Maggie Gardner is a professor of law at Cornell Law School and a scholar of civil procedure and international law. She studies how U.S. courts handle cases involving foreign parties or foreign law. She is a founding editor of the Transnational Litigation Blog, and her scholarship on international litigation in U.S. courts has been published in such journals as the University of Pennsylvania Law Review, Virginia Law Review, NYU Law Review, and Stanford Law Review. She is also interested in judicial decisionmaking and procedure from the perspective of U.S. district court judges. Her article on district court decisions citing other district court decisions (Dangerous Citations) was recently published in the NYU Law Review, and her article on U.S. district courts deciding cases collectively (District Court En Bancs) was recently published in the Fordham Law Review.

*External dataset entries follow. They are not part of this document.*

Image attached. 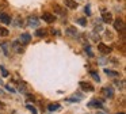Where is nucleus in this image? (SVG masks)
<instances>
[{
  "label": "nucleus",
  "mask_w": 126,
  "mask_h": 114,
  "mask_svg": "<svg viewBox=\"0 0 126 114\" xmlns=\"http://www.w3.org/2000/svg\"><path fill=\"white\" fill-rule=\"evenodd\" d=\"M112 24H114V29L117 31L122 33V35L125 34V23H123V20L121 18H117L115 20H112Z\"/></svg>",
  "instance_id": "f257e3e1"
},
{
  "label": "nucleus",
  "mask_w": 126,
  "mask_h": 114,
  "mask_svg": "<svg viewBox=\"0 0 126 114\" xmlns=\"http://www.w3.org/2000/svg\"><path fill=\"white\" fill-rule=\"evenodd\" d=\"M79 86H80V88H81L83 91H88V92H94V91H95L94 86L91 83H88V81H80Z\"/></svg>",
  "instance_id": "f03ea898"
},
{
  "label": "nucleus",
  "mask_w": 126,
  "mask_h": 114,
  "mask_svg": "<svg viewBox=\"0 0 126 114\" xmlns=\"http://www.w3.org/2000/svg\"><path fill=\"white\" fill-rule=\"evenodd\" d=\"M102 14H103V15H102V20L104 22V23H112V15L110 12H107L106 10H104V8H102Z\"/></svg>",
  "instance_id": "7ed1b4c3"
},
{
  "label": "nucleus",
  "mask_w": 126,
  "mask_h": 114,
  "mask_svg": "<svg viewBox=\"0 0 126 114\" xmlns=\"http://www.w3.org/2000/svg\"><path fill=\"white\" fill-rule=\"evenodd\" d=\"M98 50L102 54H110L112 49L110 48V46H107V45H104V43H102V42H100V43L98 45Z\"/></svg>",
  "instance_id": "20e7f679"
},
{
  "label": "nucleus",
  "mask_w": 126,
  "mask_h": 114,
  "mask_svg": "<svg viewBox=\"0 0 126 114\" xmlns=\"http://www.w3.org/2000/svg\"><path fill=\"white\" fill-rule=\"evenodd\" d=\"M102 94L106 98L111 99V98L114 96V90H112V87H103V88H102Z\"/></svg>",
  "instance_id": "39448f33"
},
{
  "label": "nucleus",
  "mask_w": 126,
  "mask_h": 114,
  "mask_svg": "<svg viewBox=\"0 0 126 114\" xmlns=\"http://www.w3.org/2000/svg\"><path fill=\"white\" fill-rule=\"evenodd\" d=\"M27 26L29 27H38L39 26V19L37 16H30L27 19Z\"/></svg>",
  "instance_id": "423d86ee"
},
{
  "label": "nucleus",
  "mask_w": 126,
  "mask_h": 114,
  "mask_svg": "<svg viewBox=\"0 0 126 114\" xmlns=\"http://www.w3.org/2000/svg\"><path fill=\"white\" fill-rule=\"evenodd\" d=\"M10 46H11V48L14 49L15 52H16V53H22V52H23V46H22V43L19 42V39H18V41H14V42H12Z\"/></svg>",
  "instance_id": "0eeeda50"
},
{
  "label": "nucleus",
  "mask_w": 126,
  "mask_h": 114,
  "mask_svg": "<svg viewBox=\"0 0 126 114\" xmlns=\"http://www.w3.org/2000/svg\"><path fill=\"white\" fill-rule=\"evenodd\" d=\"M42 19H44L46 23H53V22L56 20L54 15H53V14H50V12H44V14H42Z\"/></svg>",
  "instance_id": "6e6552de"
},
{
  "label": "nucleus",
  "mask_w": 126,
  "mask_h": 114,
  "mask_svg": "<svg viewBox=\"0 0 126 114\" xmlns=\"http://www.w3.org/2000/svg\"><path fill=\"white\" fill-rule=\"evenodd\" d=\"M0 22H3L4 24H11V16L6 12H0Z\"/></svg>",
  "instance_id": "1a4fd4ad"
},
{
  "label": "nucleus",
  "mask_w": 126,
  "mask_h": 114,
  "mask_svg": "<svg viewBox=\"0 0 126 114\" xmlns=\"http://www.w3.org/2000/svg\"><path fill=\"white\" fill-rule=\"evenodd\" d=\"M88 107H94V109H103V105H102L100 100H98V99H92V100H90V103H88Z\"/></svg>",
  "instance_id": "9d476101"
},
{
  "label": "nucleus",
  "mask_w": 126,
  "mask_h": 114,
  "mask_svg": "<svg viewBox=\"0 0 126 114\" xmlns=\"http://www.w3.org/2000/svg\"><path fill=\"white\" fill-rule=\"evenodd\" d=\"M31 39V35L29 34V33H23V34H20L19 37V42L20 43H29Z\"/></svg>",
  "instance_id": "9b49d317"
},
{
  "label": "nucleus",
  "mask_w": 126,
  "mask_h": 114,
  "mask_svg": "<svg viewBox=\"0 0 126 114\" xmlns=\"http://www.w3.org/2000/svg\"><path fill=\"white\" fill-rule=\"evenodd\" d=\"M11 24H12L14 27H22V26H23L22 18H14V19H11Z\"/></svg>",
  "instance_id": "f8f14e48"
},
{
  "label": "nucleus",
  "mask_w": 126,
  "mask_h": 114,
  "mask_svg": "<svg viewBox=\"0 0 126 114\" xmlns=\"http://www.w3.org/2000/svg\"><path fill=\"white\" fill-rule=\"evenodd\" d=\"M53 8H54V12L58 14V15H61V16H65V15H66L65 10H64L63 7H60L58 4H54V7H53Z\"/></svg>",
  "instance_id": "ddd939ff"
},
{
  "label": "nucleus",
  "mask_w": 126,
  "mask_h": 114,
  "mask_svg": "<svg viewBox=\"0 0 126 114\" xmlns=\"http://www.w3.org/2000/svg\"><path fill=\"white\" fill-rule=\"evenodd\" d=\"M0 48H1V50H3L4 56H8L10 54V43H7V42L0 43Z\"/></svg>",
  "instance_id": "4468645a"
},
{
  "label": "nucleus",
  "mask_w": 126,
  "mask_h": 114,
  "mask_svg": "<svg viewBox=\"0 0 126 114\" xmlns=\"http://www.w3.org/2000/svg\"><path fill=\"white\" fill-rule=\"evenodd\" d=\"M65 33L69 35V37H75V38H76V35H77V30L75 29V27H68Z\"/></svg>",
  "instance_id": "2eb2a0df"
},
{
  "label": "nucleus",
  "mask_w": 126,
  "mask_h": 114,
  "mask_svg": "<svg viewBox=\"0 0 126 114\" xmlns=\"http://www.w3.org/2000/svg\"><path fill=\"white\" fill-rule=\"evenodd\" d=\"M65 5L75 10V8H77V1H75V0H65Z\"/></svg>",
  "instance_id": "dca6fc26"
},
{
  "label": "nucleus",
  "mask_w": 126,
  "mask_h": 114,
  "mask_svg": "<svg viewBox=\"0 0 126 114\" xmlns=\"http://www.w3.org/2000/svg\"><path fill=\"white\" fill-rule=\"evenodd\" d=\"M104 72L110 77H119V72H115V71H111V69H104Z\"/></svg>",
  "instance_id": "f3484780"
},
{
  "label": "nucleus",
  "mask_w": 126,
  "mask_h": 114,
  "mask_svg": "<svg viewBox=\"0 0 126 114\" xmlns=\"http://www.w3.org/2000/svg\"><path fill=\"white\" fill-rule=\"evenodd\" d=\"M60 109H61V106L58 105V103H52V105L47 106V110L49 111H57V110H60Z\"/></svg>",
  "instance_id": "a211bd4d"
},
{
  "label": "nucleus",
  "mask_w": 126,
  "mask_h": 114,
  "mask_svg": "<svg viewBox=\"0 0 126 114\" xmlns=\"http://www.w3.org/2000/svg\"><path fill=\"white\" fill-rule=\"evenodd\" d=\"M8 34H10V31L6 29V27L0 26V37H7Z\"/></svg>",
  "instance_id": "6ab92c4d"
},
{
  "label": "nucleus",
  "mask_w": 126,
  "mask_h": 114,
  "mask_svg": "<svg viewBox=\"0 0 126 114\" xmlns=\"http://www.w3.org/2000/svg\"><path fill=\"white\" fill-rule=\"evenodd\" d=\"M90 75L94 77V80H95V81H100V77H99V75L96 73V71H90Z\"/></svg>",
  "instance_id": "aec40b11"
},
{
  "label": "nucleus",
  "mask_w": 126,
  "mask_h": 114,
  "mask_svg": "<svg viewBox=\"0 0 126 114\" xmlns=\"http://www.w3.org/2000/svg\"><path fill=\"white\" fill-rule=\"evenodd\" d=\"M35 35L37 37H45V35H46V31H45L44 29H38L35 31Z\"/></svg>",
  "instance_id": "412c9836"
},
{
  "label": "nucleus",
  "mask_w": 126,
  "mask_h": 114,
  "mask_svg": "<svg viewBox=\"0 0 126 114\" xmlns=\"http://www.w3.org/2000/svg\"><path fill=\"white\" fill-rule=\"evenodd\" d=\"M0 71H1V76H3V77H7V76H8V71L4 68V65H0Z\"/></svg>",
  "instance_id": "4be33fe9"
},
{
  "label": "nucleus",
  "mask_w": 126,
  "mask_h": 114,
  "mask_svg": "<svg viewBox=\"0 0 126 114\" xmlns=\"http://www.w3.org/2000/svg\"><path fill=\"white\" fill-rule=\"evenodd\" d=\"M76 22L80 24V26H85V24H87V18H79Z\"/></svg>",
  "instance_id": "5701e85b"
},
{
  "label": "nucleus",
  "mask_w": 126,
  "mask_h": 114,
  "mask_svg": "<svg viewBox=\"0 0 126 114\" xmlns=\"http://www.w3.org/2000/svg\"><path fill=\"white\" fill-rule=\"evenodd\" d=\"M85 53L88 54V57H94V53H92V50H91L90 46H85Z\"/></svg>",
  "instance_id": "b1692460"
},
{
  "label": "nucleus",
  "mask_w": 126,
  "mask_h": 114,
  "mask_svg": "<svg viewBox=\"0 0 126 114\" xmlns=\"http://www.w3.org/2000/svg\"><path fill=\"white\" fill-rule=\"evenodd\" d=\"M100 31H103V26L96 23V24H95V33H100Z\"/></svg>",
  "instance_id": "393cba45"
},
{
  "label": "nucleus",
  "mask_w": 126,
  "mask_h": 114,
  "mask_svg": "<svg viewBox=\"0 0 126 114\" xmlns=\"http://www.w3.org/2000/svg\"><path fill=\"white\" fill-rule=\"evenodd\" d=\"M26 107H27V109H29V110H30L33 114H37V109L34 107V106H31V105H26Z\"/></svg>",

Prior to joining the Cornell faculty, Professor Gardner taught as a Climenko Fellow and Lecturer on Law at Harvard Law School, where she was an inaugural recipient of the HLS Student Government Teaching and Advising Award in 2016. Before entering academia, she practiced as a litigation and appellate associate with WilmerHale LLP in Washington, D.C. and clerked for Judge Sandra L. Lynch of the U.S. Court of Appeals for the First Circuit and Judge Michael H. Simon of the U.S. District Court for the District of Oregon. She also completed a year-long fellowship with the Appeals Chamber of the Special Tribunal for Lebanon under the direction of President Antonio Cassese.
Professor Gardner graduated cum laude from Harvard College, where she was a Truman Scholar, and magna cum laude from Harvard Law School, where she served as a Supervising Editor of the Harvard Law Review.